Architecture and the Built Environment: Unit of Assessment 30

The majority of research in UoA 30, Architecture & the Built Environment is officially classified as world-leading or internationally excellent in terms of originality, significance and rigour, having been placed in the highest categories of 4* and 3* in the 2008 Research Assessment Exercise.

Quality Level 4* 3* 2* 1* Unclassified
% of research activity 25 35 30 5 5

Our key strategy during the current RAE period has been to strengthen the international profile and reputation of architectural and landscape research in the School of Architecture, Planning and Landscape.

Architectural research is supported by the Tectonic Cultures Research Group.

The merger of architecture, landscape and planning into the School facilitates interdisciplinary work and research collaboration, with urban design and landscape in particular providing important contact points with Town and Country Planning.

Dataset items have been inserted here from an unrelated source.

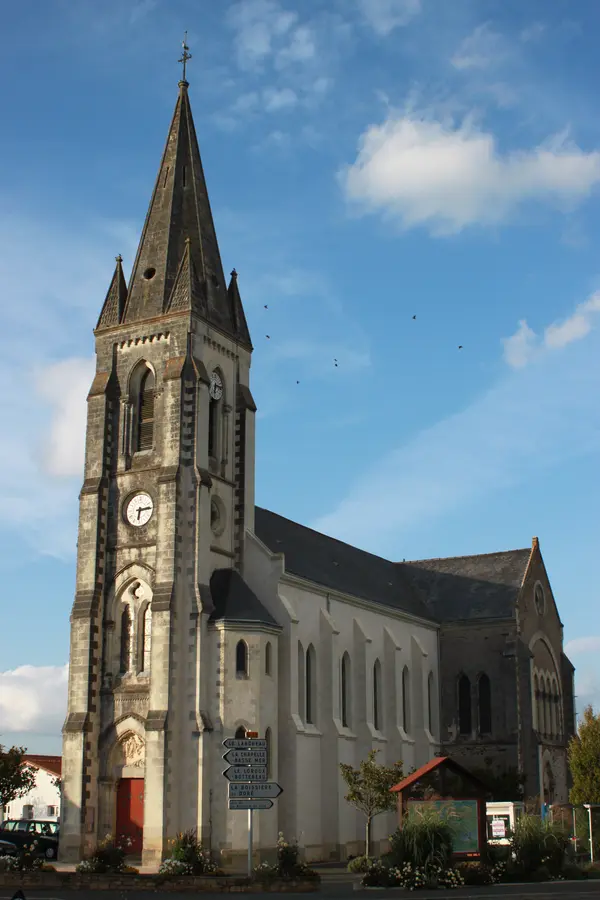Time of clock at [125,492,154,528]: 6:14
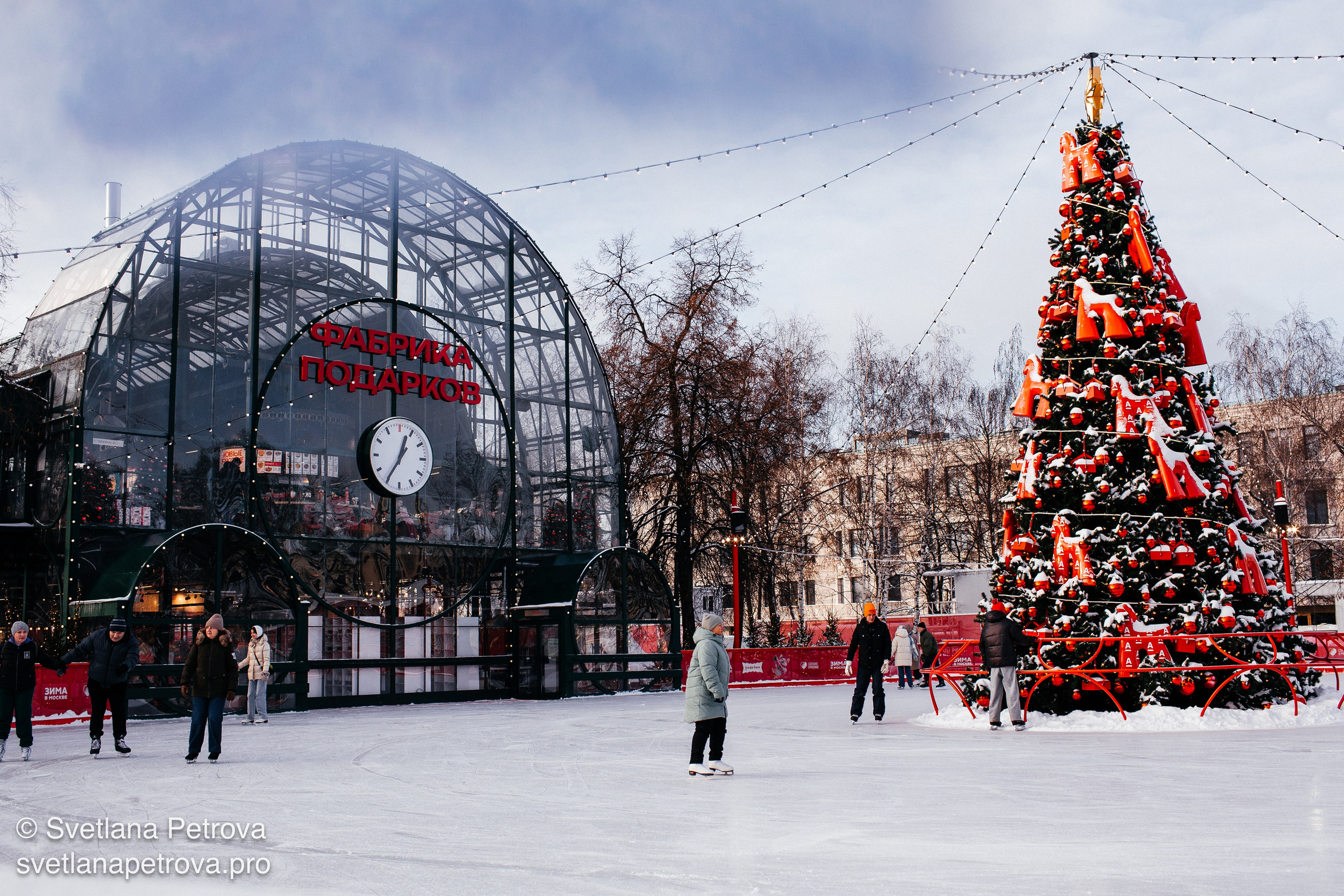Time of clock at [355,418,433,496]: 12:35
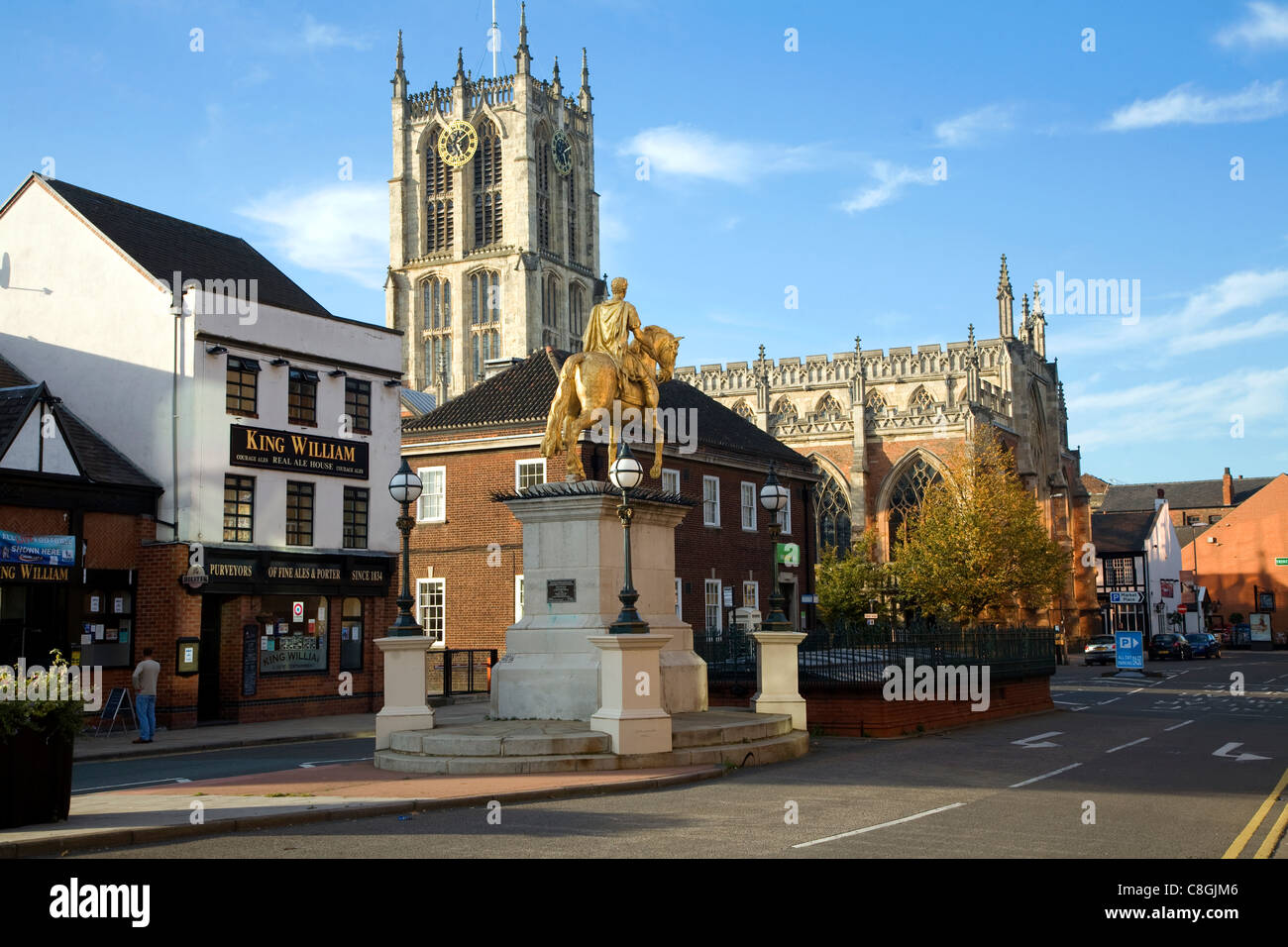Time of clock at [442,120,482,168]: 5:07
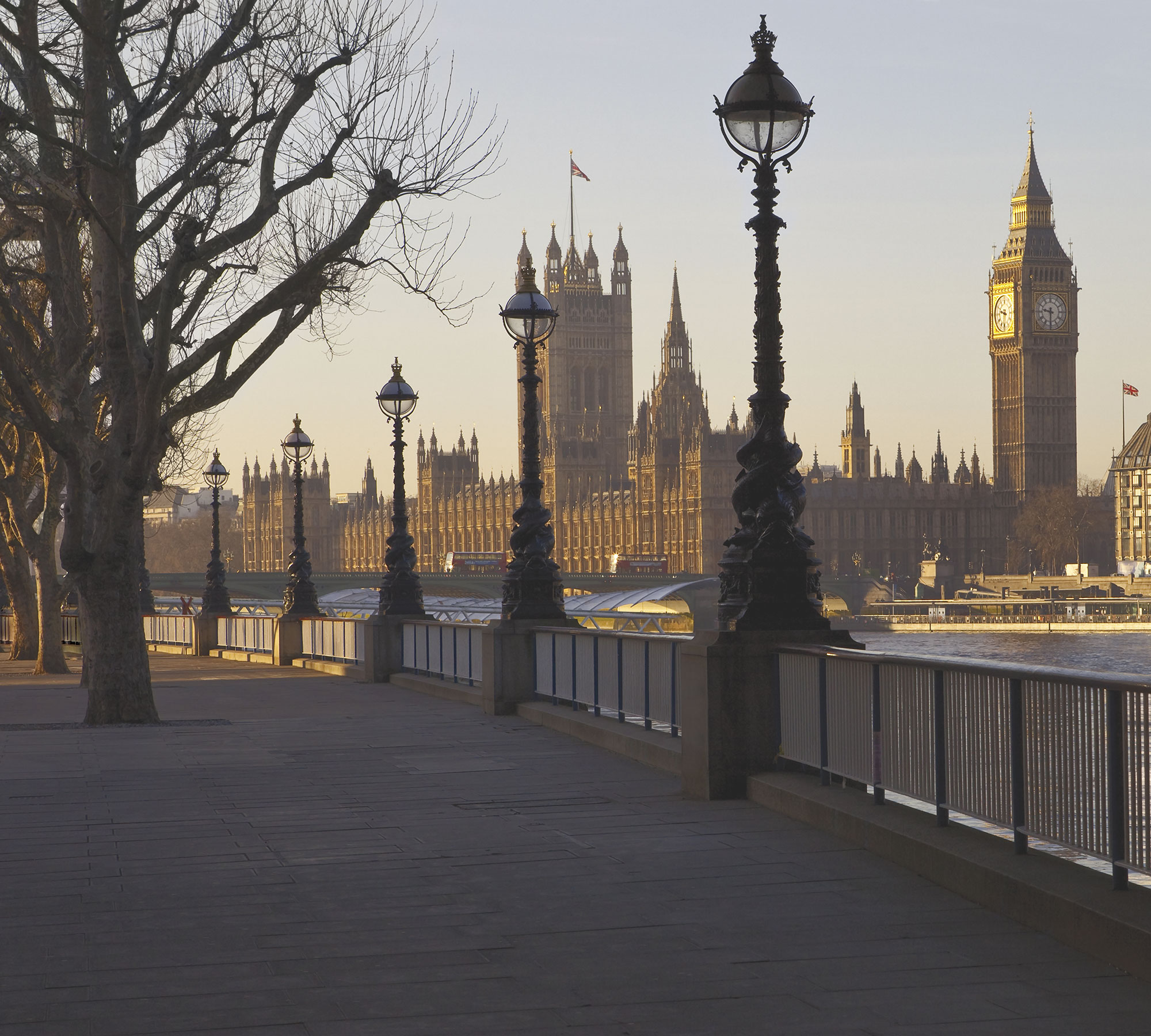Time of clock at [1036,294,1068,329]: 9:30
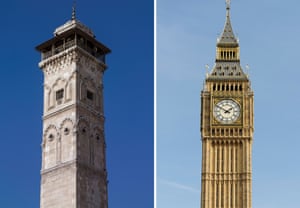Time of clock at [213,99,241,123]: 1:50
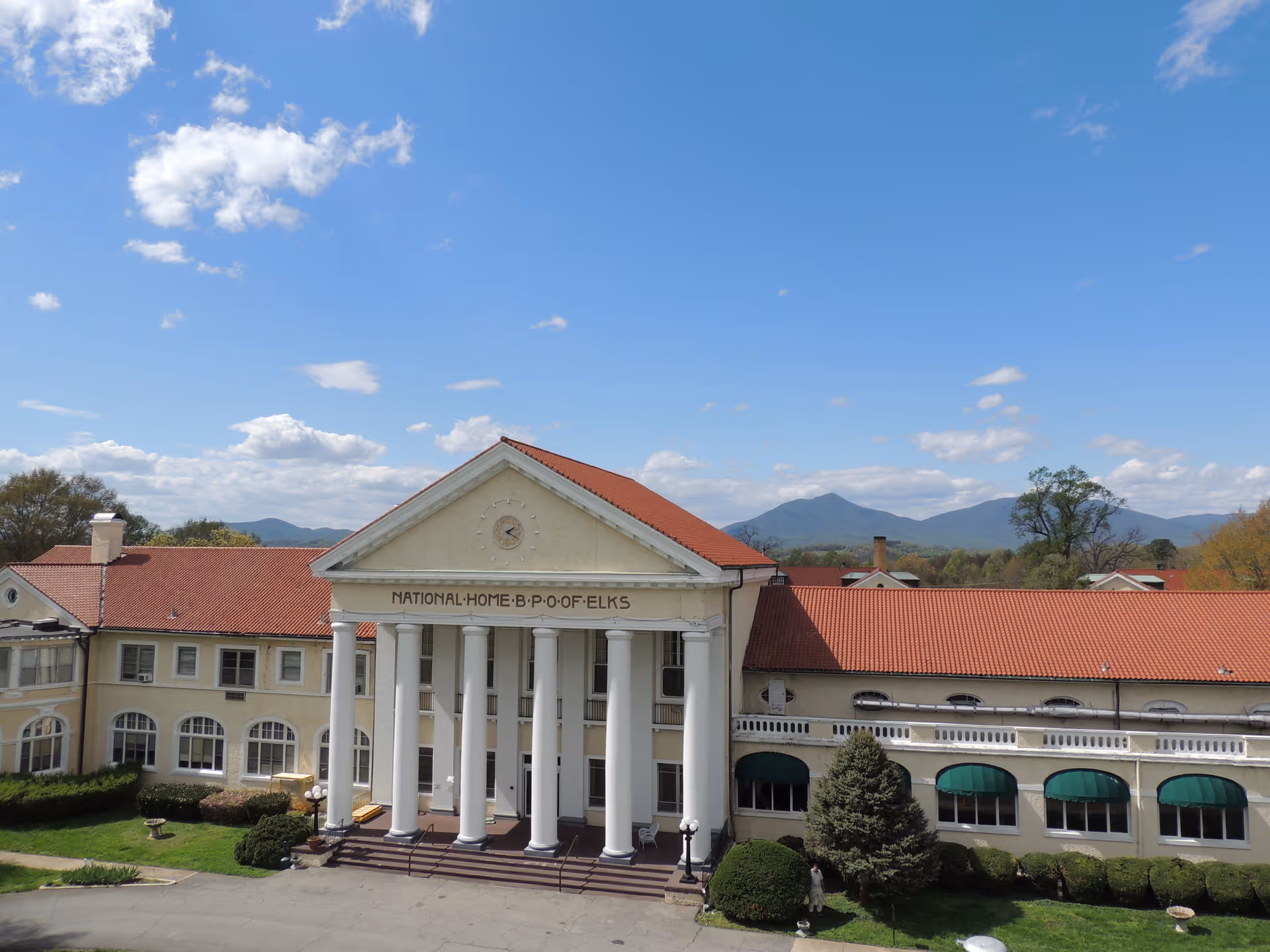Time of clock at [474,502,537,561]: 2:19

Research operates in the tradition of arts and humanities, with individual scholarship as its normal mode and the production of high quality publications in the form of books and academic papers as the most important output. Since 2001 we have published 13 books with publishers such as Oxford University Press, Blackwell, Routledge, Continuum and Bloomsbury. A major research project, 'Mock-Tudor Architecture' is under way, sponsored by AHRC.

Our international perspective has strengthened: of the 11 Architecture staff who took up appointments during the RAE period, eight originated from outside the UK and six were working outside the UK at the time of their appointment. Our Researchers are also active participants in UK/Overseas conferences and we have ourselves been instrumental in conferences in Newcastle such as Constructing Place (2002); Terrains of Architecture and Landscape (2004); Architecture in the Space of Flows (2007). This last conference was a collaboration between the Tectonic Culture Research Group and Culture Lab, a £4m SRIF funded state-of-the-art research facility opened in 2006.

The translation of architecture research into practice is illustrated by the successful transfer to a spin-out company (in 2001) under the auspices of the RIBA, of most of the researchers in the Construction Informatics Research Centre (CIRC) (formerly part of the University).

Editorship of Landscape Research is held within the School, and other staff are on the editorial boards of a number of international journals. Senior staff hold positions of responsibility on a number of learned societies: for example Ballantyne is Chairman of the Society of Architectural Historians of Great Britain. Thompson has been awarded a prize by the Landscape Institute for his contribution to landscape research.